#### TEXT PASSAGE ####
- Royal Air Force Ensign
- Active: 12 August 1918 - 12 June 1919 1 December 1937 - 15 April 1948 20 March 1951 - 1 June 1968
- Country: United Kingdom
- Branch: Royal Air Force
- Type: Royal Air Force group
- Role: Military aviation training
- Part of: RAF Training Command RAF Flying Training Command
- Last HQ: RAF White Waltham
- Motto(s): Instate

= No. 25 Group RAF =

Former Royal Air Force flying training group

No. 25 Group RAF is a former Royal Air Force group. It was initially active between 1918 and 1919. It reformed during 1937, remaining active throughout the Second World War, disbanding again in 1948. It reformed a second time during 1951 and disbanded for a third time in 1968.

==History ==

=== First World War ===

No. 25 (Operations) Group formed on 12 August 1918 at Luce Bay, within North Western Area. It had No. 258 Squadron RAF and No. 273 Squadron RAF under its operational control, along with the Airship Stations at Luce Bay and Larne. The group disbanded on 12 June 1919.

=== Second World War ===

It reformed, known as No. 25 (Armament) Group RAF, on 1 December 1937 at RAF Eastchurch, within RAF Training Command, by renaming the Armament Group. On 28 June 1939 the HQ relocated to RAF Brize Norton. Six months later on 31 January 1940, it moved again, to Buntingsdale Hall, Market Drayton in Shropshire. On 27 May 1940, with the split of RAF Training Command, the group moved into RAF Flying Training Command. It had responsibility for all the armament training schools including No. 1 Air Armament School RAF, at RAF Manby, and the Central Gunnery School RAF, at RAF Sutton Bridge. On 7 July 1942, the Air Gunners Schools and the (Observers) Advanced Flying Units for Northern England, were moved into No. 29 Group RAF. The responsibility for the Air Gunners Schools and the (Observers) Advanced Flying Units in the Midlands and Wales, along with No. 1 Air Armament School RAF, the Central Gunnery School RAF and the Central Navigation School RAF remained within No. 25 Group. After the Second World War, on 26 April 1947, the group HQ moved to St Vincents Hall, Grantham, in Lincolnshire, however, it eventually disbanded on 15 April 1948.

=== Cold War ===

On 20 March 1951 it reformed as No. 25 (Flying Training) Group RAF at RAF Manby. It was tasked with administering the Flying Refresher Schools and the Advanced Flying Schools, using Jet aircraft. On 28 January 1961 the Group HQ moved to RAF White Waltham. The group was operational for a further seven years, before eventually disbanding on 1 June 1968, and was absorbed into No. 22 Group RAF.
####
_WORK INSTRUCTION 1_. Set down, word for word, the part of the text on No. 25 Group RAF that opens with the words containing "No. 25 Group RAF is" and closes with "time in 1968.".
_WORK INSTRUCTION 2_. In the text on No. 25 Group RAF, where did the group move on 31 January 1940?
#### INFORMATION SUPPLIED ####
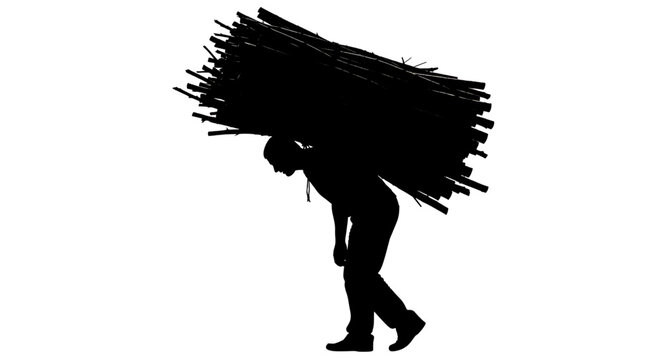 A silhouette of a man carrying a large bundle of sticks on his back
####
_WORKED SOLUTION 1_.
No. 25 Group RAF is a former Royal Air Force group. It was initially active between 1918 and 1919. It reformed during 1937, remaining active throughout the Second World War, disbanding again in 1948. It reformed a second time during 1951 and disbanded for a third time in 1968.

_WORKED SOLUTION 2_. Buntingsdale Hall, Market Drayton in Shropshire.